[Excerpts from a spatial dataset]
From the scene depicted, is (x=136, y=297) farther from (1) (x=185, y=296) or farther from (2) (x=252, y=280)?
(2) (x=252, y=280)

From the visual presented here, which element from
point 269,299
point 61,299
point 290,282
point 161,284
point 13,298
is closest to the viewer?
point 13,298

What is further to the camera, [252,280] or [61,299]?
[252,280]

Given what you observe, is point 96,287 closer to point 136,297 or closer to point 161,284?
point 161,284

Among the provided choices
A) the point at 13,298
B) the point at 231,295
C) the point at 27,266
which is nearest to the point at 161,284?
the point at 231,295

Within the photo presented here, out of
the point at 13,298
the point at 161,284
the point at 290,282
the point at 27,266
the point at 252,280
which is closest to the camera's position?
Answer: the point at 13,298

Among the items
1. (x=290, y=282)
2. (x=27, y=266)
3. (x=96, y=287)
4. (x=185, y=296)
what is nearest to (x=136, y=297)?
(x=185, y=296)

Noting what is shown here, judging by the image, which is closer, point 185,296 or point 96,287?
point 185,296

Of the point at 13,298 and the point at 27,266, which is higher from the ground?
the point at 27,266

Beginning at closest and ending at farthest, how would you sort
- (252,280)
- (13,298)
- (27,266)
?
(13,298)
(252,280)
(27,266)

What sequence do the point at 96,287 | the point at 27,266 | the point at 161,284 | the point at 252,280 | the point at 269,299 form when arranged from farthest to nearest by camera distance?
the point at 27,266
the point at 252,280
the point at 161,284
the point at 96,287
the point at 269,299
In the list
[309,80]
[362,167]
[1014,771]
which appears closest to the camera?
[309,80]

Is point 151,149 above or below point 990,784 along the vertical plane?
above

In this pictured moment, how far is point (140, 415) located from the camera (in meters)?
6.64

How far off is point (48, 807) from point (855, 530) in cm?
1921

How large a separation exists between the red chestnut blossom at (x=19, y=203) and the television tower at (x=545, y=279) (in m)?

[Short problem]
Arrange everything from the line containing "How far off" down to the end of the entries as a Markdown table with the columns Row and Line, numbering each row and leaving out blank lines.

[Written solution]
| Row | Line |
|---|---|
| 1 | How far off is point (48, 807) from point (855, 530) in cm? |
| 2 | 1921 |
| 3 | How large a separation exists between the red chestnut blossom at (x=19, y=203) and the television tower at (x=545, y=279) (in m)? |